• [CONSIGNE]:
Rédigez, s'il vous plaît, la suite du billet de blogue ci-dessous sur les journées jugées improductives, à partir de sa dernière phrase.

• [EXTRAIT DU DOCUMENT]:
Des bons jours, des jours bof… tous comptent
Par Sophie Makonnen
Un sentiment familier
Ce blogue est né de deux conversations que j’ai eues cette semaine, à quelques jours d’intervalle, avec deux amis. Elles m’ont donné envie de publier un post sur la productivité, puis d’approfondir le sujet ici.
Mes deux amis vivent dans des régions du monde complètement différentes et mènent des vies très différentes. Ils sont issus de générations et de milieux différents. L’un est en pleine phase de construction, façonne sa carrière, sa vie, son avenir. L’autre travaille depuis près de cinq décennies dans le secteur du développement, avec une expérience ancrée dans les défis que bien des institutions tentent encore de comprendre et d’intégrer. Ils ne se connaissent pas et se trouvent à des étapes différentes de leur vie, mais ils ont partagé la même réflexion avec moi :
Je n’ai rien fait aujourd’hui.
Je n’ai pas été productif.
J’ai l’impression que ma journée s’est entièrement envolée.
Je les connais bien, tous les deux. Ils sont réfléchis, inventifs et déterminés. Ils accomplissent généralement ce qu'ils entreprennent. Pourtant, comme beaucoup d’entre nous, il leur arrive de vivre des journées où rien ne semble fonctionner. Parfois, le travail n'est pas clair ou est retardé, ou ils manquent simplement d’élan.

• [LIGNES ENREGISTRÉES]:
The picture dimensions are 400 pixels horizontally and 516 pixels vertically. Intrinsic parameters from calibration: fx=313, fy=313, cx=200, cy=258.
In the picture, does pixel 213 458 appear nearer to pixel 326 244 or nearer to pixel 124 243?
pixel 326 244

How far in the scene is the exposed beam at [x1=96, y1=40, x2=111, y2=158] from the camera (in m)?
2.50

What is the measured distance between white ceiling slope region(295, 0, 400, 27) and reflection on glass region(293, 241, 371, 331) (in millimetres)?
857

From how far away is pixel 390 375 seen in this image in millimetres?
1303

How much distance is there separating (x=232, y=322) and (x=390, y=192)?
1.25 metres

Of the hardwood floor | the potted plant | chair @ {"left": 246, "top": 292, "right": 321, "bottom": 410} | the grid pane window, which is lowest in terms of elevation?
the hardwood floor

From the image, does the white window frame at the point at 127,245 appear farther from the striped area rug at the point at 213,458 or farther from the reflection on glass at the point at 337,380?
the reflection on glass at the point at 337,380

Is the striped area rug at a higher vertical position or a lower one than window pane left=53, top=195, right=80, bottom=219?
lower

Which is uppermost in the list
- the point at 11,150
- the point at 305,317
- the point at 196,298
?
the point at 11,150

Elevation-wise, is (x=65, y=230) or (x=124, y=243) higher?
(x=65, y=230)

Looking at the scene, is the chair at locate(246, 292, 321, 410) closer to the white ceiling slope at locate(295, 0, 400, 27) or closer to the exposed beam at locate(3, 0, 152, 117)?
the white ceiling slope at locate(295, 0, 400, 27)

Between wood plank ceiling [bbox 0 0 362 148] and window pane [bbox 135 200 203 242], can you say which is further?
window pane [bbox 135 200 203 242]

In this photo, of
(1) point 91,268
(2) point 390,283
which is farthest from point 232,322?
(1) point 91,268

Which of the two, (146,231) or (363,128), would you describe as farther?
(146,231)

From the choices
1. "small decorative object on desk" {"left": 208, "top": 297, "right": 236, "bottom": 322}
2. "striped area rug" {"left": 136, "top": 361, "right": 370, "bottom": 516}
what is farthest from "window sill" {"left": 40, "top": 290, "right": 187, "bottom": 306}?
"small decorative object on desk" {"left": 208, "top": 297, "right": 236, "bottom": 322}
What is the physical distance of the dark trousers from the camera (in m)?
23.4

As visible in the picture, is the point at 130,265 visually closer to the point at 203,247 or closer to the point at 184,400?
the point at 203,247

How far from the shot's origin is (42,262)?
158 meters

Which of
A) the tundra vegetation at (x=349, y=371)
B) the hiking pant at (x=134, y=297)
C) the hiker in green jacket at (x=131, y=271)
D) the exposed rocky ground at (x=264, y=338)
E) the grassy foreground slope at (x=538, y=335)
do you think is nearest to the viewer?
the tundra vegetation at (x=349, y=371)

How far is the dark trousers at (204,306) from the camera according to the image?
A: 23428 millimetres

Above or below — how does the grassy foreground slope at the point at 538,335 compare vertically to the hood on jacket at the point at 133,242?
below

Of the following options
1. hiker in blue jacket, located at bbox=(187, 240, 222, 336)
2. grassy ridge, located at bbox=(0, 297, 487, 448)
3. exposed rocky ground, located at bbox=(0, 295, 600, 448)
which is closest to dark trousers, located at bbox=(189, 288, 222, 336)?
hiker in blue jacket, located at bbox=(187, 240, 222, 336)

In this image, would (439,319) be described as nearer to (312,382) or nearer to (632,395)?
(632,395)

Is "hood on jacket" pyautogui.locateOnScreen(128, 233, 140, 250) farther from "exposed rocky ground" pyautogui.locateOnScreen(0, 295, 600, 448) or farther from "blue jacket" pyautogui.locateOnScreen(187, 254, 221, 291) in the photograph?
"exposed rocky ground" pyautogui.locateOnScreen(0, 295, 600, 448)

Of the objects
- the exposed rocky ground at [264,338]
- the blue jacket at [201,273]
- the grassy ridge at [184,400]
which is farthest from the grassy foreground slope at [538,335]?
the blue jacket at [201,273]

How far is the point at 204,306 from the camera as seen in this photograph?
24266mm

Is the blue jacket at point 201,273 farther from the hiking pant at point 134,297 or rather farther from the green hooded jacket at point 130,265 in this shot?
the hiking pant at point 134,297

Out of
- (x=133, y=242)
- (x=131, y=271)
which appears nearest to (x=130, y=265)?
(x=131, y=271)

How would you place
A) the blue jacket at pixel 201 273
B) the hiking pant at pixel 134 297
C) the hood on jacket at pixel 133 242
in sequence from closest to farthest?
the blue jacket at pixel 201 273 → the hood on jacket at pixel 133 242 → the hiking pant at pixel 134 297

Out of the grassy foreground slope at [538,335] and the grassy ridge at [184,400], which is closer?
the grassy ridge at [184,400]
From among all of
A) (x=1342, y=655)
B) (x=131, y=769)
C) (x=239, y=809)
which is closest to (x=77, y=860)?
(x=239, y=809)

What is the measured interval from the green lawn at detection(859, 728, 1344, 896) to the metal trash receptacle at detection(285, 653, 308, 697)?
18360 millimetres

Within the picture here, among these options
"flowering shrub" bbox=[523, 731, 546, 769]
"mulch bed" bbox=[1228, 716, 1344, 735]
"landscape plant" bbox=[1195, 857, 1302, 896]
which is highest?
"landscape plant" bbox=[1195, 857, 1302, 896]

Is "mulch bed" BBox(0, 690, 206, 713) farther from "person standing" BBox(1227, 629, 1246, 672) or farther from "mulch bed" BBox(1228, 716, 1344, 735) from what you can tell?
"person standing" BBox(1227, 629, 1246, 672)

• [RÉSULTAT]:
En coaching, j’entends des personnes exprimer, avec exaspération, parfois avec une pointe de découragement, qu’elles n’ont pas l’impression d’avoir bien utilisé leur temps ou d’avoir accompli tout ce qu’elles auraient souhaité. Les mots varient, mais l’émotion reste la même : un malaise diffus, comme si quelque chose d’important avait échappé.
Il y a cette idée qu’on devrait être toujours branché, toujours alimenté, toujours performant. Ces sentiments de ne pas en faire assez ne viennent pas de nulle part. Nous avons intégré l'idée que la productivité devait être visible, mesurable et constante.
Mais est-ce réellement le cas ?
Ce que j'appelle le mythe de la productivité linéaire
Nous ne sommes pas censé·e·s fonctionner comme des machines, au même rythme, avec la même concentration et le même rendement, heure après heure, jour après jour.
Et pourtant, plusieurs d’entre nous ont intériorisé l’idée que la cohérence passe par l’uniformité. Une « bonne » journée de travail doit ressembler à celle d’hier, avec des objectifs clairs, une énergie débordante et des résultats mesurables. Tout écart par rapport à ces attentes peut nous amener à douter de nos capacités, à penser que nous travaillons trop peu ou encore à nous sentir en retard.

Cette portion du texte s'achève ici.